If you feel like you aren’t meeting your own standards as a mum it’s worthwhile checking whether your standards are the problem. If your standards are unrealistic or you don’t really believe in them, then they’re working against you. For help with this, check out my article on Mum Guilt and how it reveals the (potentially problematic) standards you impose on yourself.
Also, think about who you’re asking for help. Is it someone you trust, who doesn’t judge and accepts you for who you are? Many mums seek help or support online these days and unfortunately some are met with a barrage of criticism and judgements. Be wise about which groups you are seeking help from.
• We fear being rejected, overstepping the line of friendship or imposing
If this is you, think about how you feel when someone asks you to help them. Do you feel annoyed at the imposition or are you genuinely happy to help?
Personally, I love helping people. I love living life together and seeing people’s spirits lifted when they receive help. Often, I feel honoured that they want my help and trust me enough to admit that they need it. Remember that generally people love helping others.
It is possible that someone might say they can’t help and that’s not necessarily a personal rejection. They may not have the available time or resources right now, or they may not feel confident doing what you’ve asked.
• We don’t know how to repay the helper
Often people don’t expect a favour in return for providing help. If you feel it’s important to offer something, you could consider paying them, giving them a gift or offering help in return, as appropriate. Research shows that simply saying “thank you” is highly valued, as it shows the helper they’re needed and boosts their feelings of social worth.
• We don’t believe anyone else can do things as well as we can
This may be due to perfectionism or a need to control things. For help with this, check out my article on letting go of control.

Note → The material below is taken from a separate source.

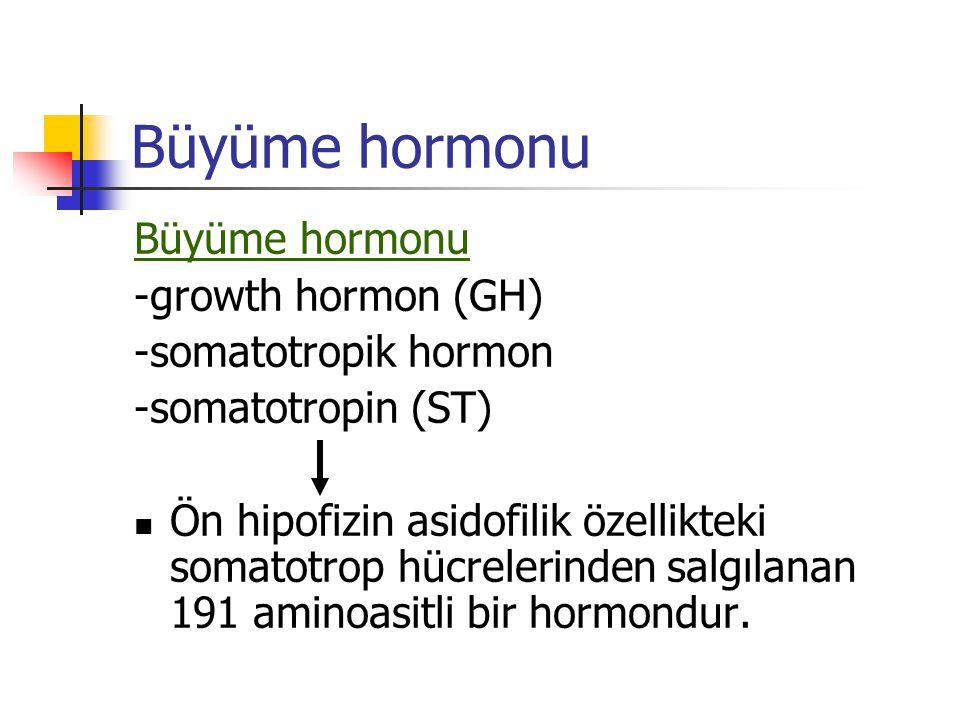 Büyüme hormonu Büyüme hormonu -growth hormon (GH) -somatotropik hormon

If you can gather the courage to ask for help when you need it, you can get through the difficult stage, look after yourself and strengthen your support network for the future.
How to ask for help
If you’re not sure how to ask for help, get started with these tips:
- Write down everything you would love help with.

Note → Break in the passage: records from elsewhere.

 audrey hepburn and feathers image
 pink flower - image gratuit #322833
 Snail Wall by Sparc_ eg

- Write down anyone you trust who has offered to help or you think could and would help you.
- Match people with tasks in terms of their skills, experience, schedule, interests and your relationship (for example you might feel comfortable to ask your close friends for help with more significant tasks). Share the load around so you don’t overburden any one person.

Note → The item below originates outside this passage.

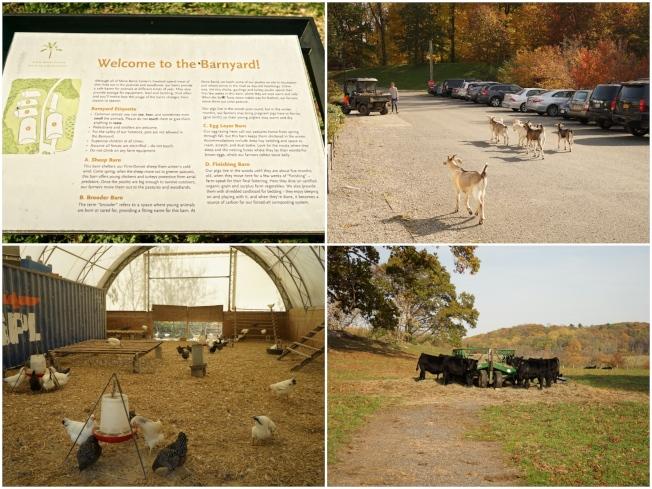 Stone Barns Center採用環保人道的方式畜養多種動物。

- Ask! Be specific and direct. For example,
“I’m finding it hard to get to the shops this week. Would you please pick up a loaf of sliced bread on your way over tomorrow?”
“I’m struggling to finish my work this week. Would you please come over and look after the children for an hour on Wednesday so I can get a few more things done?”
“I’m struggling this week and feeling really lonely. Would you meet my son and I at the park for a chat and a play tomorrow morning?”
“I haven’t had a chance to hang out the washing today, would you please do that for me tonight?”
Bonus tip: Don’t forget to ACCEPT offers of help too! If they’ve offered, they want to help you. I sometimes feel a bit awkward and guilty in the moment but later I usually feel so relieved that I did accept the help.
Lovely mum, let’s lighten your load right away!
Your action plan for this topic is to make 2 requests for help in the next 2 days. What would make the biggest difference in your life?